PXB17 inhibits CSF1R activation (IC50= 1.7 nM) by blocking the PI3K/AKT/mTORC1 signaling pathway. It is effective orally, significantly suppresses the growth of colorectal cancer (CRC), enhances the efficacy of PD-1 monoclonal antibodies (PD-1mAb), and reduces the recurrence of CRC tumors.

PXB17, when applied in concentrations ranging from 30 to 3000 nM for 4 hours, enhances the stability of CSF1R in a dose-dependent manner. At 30 and 100 nM over 24 hours, PXB17 inhibits cholesterol biosynthesis and promotes the transformation of the M2 phenotype to the M1 phenotype by blocking PI3K-AKT-mTORC1 signaling, thereby hindering the progression of CRC. Additionally, at concentrations of 10, 30, and 100 nM over 72 hours, PXB17 increases the expression of CD69 in CD8+ T cells, helping to prevent the growth of CRC cells by boosting antitumor immunity.
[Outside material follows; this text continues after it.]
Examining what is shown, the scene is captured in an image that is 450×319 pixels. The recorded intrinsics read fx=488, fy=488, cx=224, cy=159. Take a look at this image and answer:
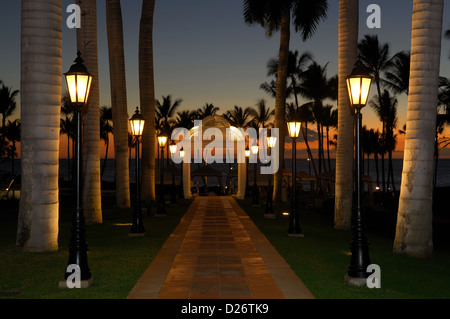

PXB17 administered orally at doses of 10 and 20 mg/kg daily effectively suppresses tumor growth in C57BL/6 mice inoculated with MC-38 cells. In C57BL/6 and BALB/c mice with MC-38 cell inoculation, PXB17 affects tumor cell survival and proliferation by directly inhibiting CSF1R and modulating the cholesterol biosynthesis pathway, while also reshaping the tumor microenvironment by altering macrophage phenotypes. Concurrent administration of PXB17 (20 mg/kg; p.o.; daily) with PD-1 mAb enhances antitumor efficacy in CT-26 (MSS) and MC-38 (MSI-H) mouse models and reduces recurrence.